### EXCERPT TO READ
>> Begin

Using version 2.6 of GSL from ftp://ftp.gnu.org/gnu/gsl/gsl-2.6.tar.gz

OS is Ubuntu 18.04.2 LTS

Hardware is a Dell workstation with a 3.60 GHz Intel i7-4790 and 32 GB
of RAM

Compiler is gcc 7.4.0 with the -w option

All of the below pertain to evaluation of limits; I bring these
up as issues because in other cases, the special functions in the library
handle such limits approaching infinity properly, e.g. gsl_sf_eta(inf)
returns 1. The documentation is not clear about which functions support this
and which do not.


- When the first argument is infinity, gsl_sf_gamma_inc_Q consistently
returns 1. Meanwhile, the implementations in SciPy, mpmath, and the JMAT
library all recognize this as an erroneous computation and throw exceptions
or return NaNs; e.g. gsl_sf_gamma_inc_Q(GSL_POSINF, 22)

- When evaluating gsl_sf_gamma_inc_Q(x, inf) where x is some floating point
number, a NaN is returned even though the limit approaches 0;
e.g. gsl_sf_gamma_inc_Q(2.533265554575144, GSL_POSINF)

- When evaluating gsl_sf_erf(inf), a NaN is returned even though the limit
approaches 1, e.g. gsl_sf_erf(GSL_POSINF)

>> End

### TASK INSTRUCTIONS
a) According to the GSL issue report, what value does gsl_sf_gamma_inc_Q return when its first argument is infinity?
b) Retype the GSL issue report from "Compiler is gcc" up to and including "e.g. gsl_sf_gamma_inc_Q(GSL_POSINF, 22)".

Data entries

>> Begin

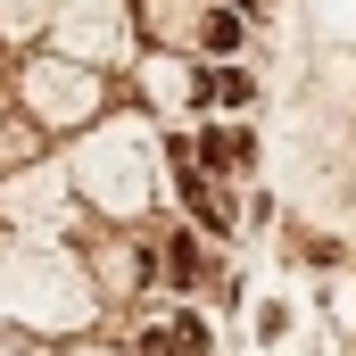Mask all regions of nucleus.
Listing matches in <instances>:
<instances>
[{"label": "nucleus", "instance_id": "2", "mask_svg": "<svg viewBox=\"0 0 356 356\" xmlns=\"http://www.w3.org/2000/svg\"><path fill=\"white\" fill-rule=\"evenodd\" d=\"M166 282H199V241H191V232H175V241H166Z\"/></svg>", "mask_w": 356, "mask_h": 356}, {"label": "nucleus", "instance_id": "1", "mask_svg": "<svg viewBox=\"0 0 356 356\" xmlns=\"http://www.w3.org/2000/svg\"><path fill=\"white\" fill-rule=\"evenodd\" d=\"M182 199H191V216H199L207 232H232V207L216 199V182H207V175H182Z\"/></svg>", "mask_w": 356, "mask_h": 356}, {"label": "nucleus", "instance_id": "3", "mask_svg": "<svg viewBox=\"0 0 356 356\" xmlns=\"http://www.w3.org/2000/svg\"><path fill=\"white\" fill-rule=\"evenodd\" d=\"M207 50H241V17H232V8L207 17Z\"/></svg>", "mask_w": 356, "mask_h": 356}, {"label": "nucleus", "instance_id": "4", "mask_svg": "<svg viewBox=\"0 0 356 356\" xmlns=\"http://www.w3.org/2000/svg\"><path fill=\"white\" fill-rule=\"evenodd\" d=\"M232 8H257V0H232Z\"/></svg>", "mask_w": 356, "mask_h": 356}]
</instances>
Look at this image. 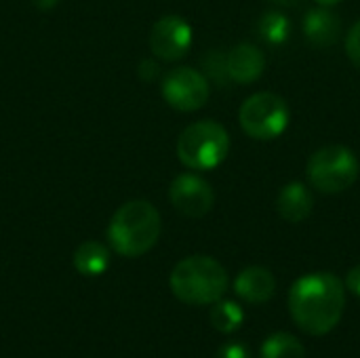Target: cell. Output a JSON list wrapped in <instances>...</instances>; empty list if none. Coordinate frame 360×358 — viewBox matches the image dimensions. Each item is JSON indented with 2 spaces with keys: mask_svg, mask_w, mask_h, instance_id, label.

>> End

### SOLUTIONS TO EACH TASK
a) It consistently returns 1.

b)
Compiler is gcc 7.4.0 with the -w option

All of the below pertain to evaluation of limits; I bring these
up as issues because in other cases, the special functions in the library
handle such limits approaching infinity properly, e.g. gsl_sf_eta(inf)
returns 1. The documentation is not clear about which functions support this
and which do not.


- When the first argument is infinity, gsl_sf_gamma_inc_Q consistently
returns 1. Meanwhile, the implementations in SciPy, mpmath, and the JMAT
library all recognize this as an erroneous computation and throw exceptions
or return NaNs; e.g. gsl_sf_gamma_inc_Q(GSL_POSINF, 22)